Это длинный фильм. Фильм с долгими сценами, особенно финальной. Проходит много времени, прежде чем наступает затемнение. Помню, в кадре оказался маленький песик, который постоянно вздрагивал, потому что вдали гремели взрывы. Прошло невероятно много времени, прежде чем он успокоился. И тогда я затемнил кадр.
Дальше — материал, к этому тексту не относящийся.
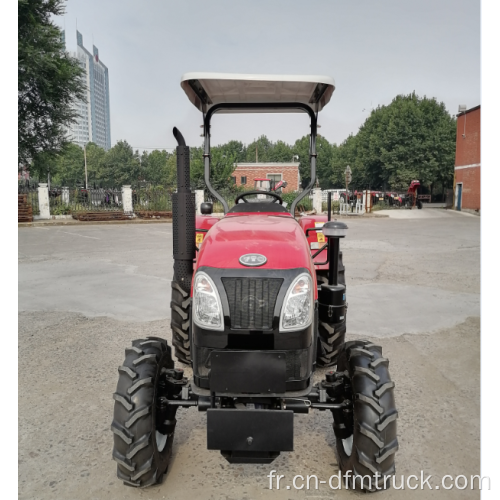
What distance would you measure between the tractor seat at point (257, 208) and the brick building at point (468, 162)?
1186 inches

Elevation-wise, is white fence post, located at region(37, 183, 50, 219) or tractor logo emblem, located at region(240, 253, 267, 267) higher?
white fence post, located at region(37, 183, 50, 219)

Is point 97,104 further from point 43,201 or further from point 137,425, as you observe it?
point 137,425

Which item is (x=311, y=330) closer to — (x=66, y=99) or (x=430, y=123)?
(x=66, y=99)

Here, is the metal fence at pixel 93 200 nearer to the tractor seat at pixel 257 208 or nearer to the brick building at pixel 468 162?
the tractor seat at pixel 257 208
Нет там затемнения. В финале этой сцены Кирстен Олесен смотрит прямо в камеру, и кажется, ты рад, что сцена закончена. Но камера продолжает работать, и создается впечатление, что Кирстен выходит из образа, и тогда ты прекращаешь съемку. Вопрос об этой последней сцене я хотел задать позднее, но мы с таким же успехом можем начать с нее. Эта идея возникла за монтажным столом или ты с самого начала намеревался закончить фильм подобным образом?

Я с самого начала так задумал... Хотя нет, пожалуй, эта мысль возникла у меня на каком-то этапе... Вначале у нас долгий план едущей машины, а потом кадр, снятый снизу от земли, который вышел, по-моему, очень хорошо. Мы достигли нужного эффекта. Всякий раз, когда мне нужно достичь определенного результата при помощи техники или применить спецэффект, я рассчитываю, что мои приемы будут заметны. Я делал так еще в киноинституте. Если в сцене присутствовало зеркало, я старался так повернуть камеру, чтобы в нем отразилась вся съемочная группа.. Мне очень нравится, когда в какой-то момент камера становится видна.

Это было очень характерно для ранних фильмов Годара. Он оказал на тебя какое-нибудь влияние?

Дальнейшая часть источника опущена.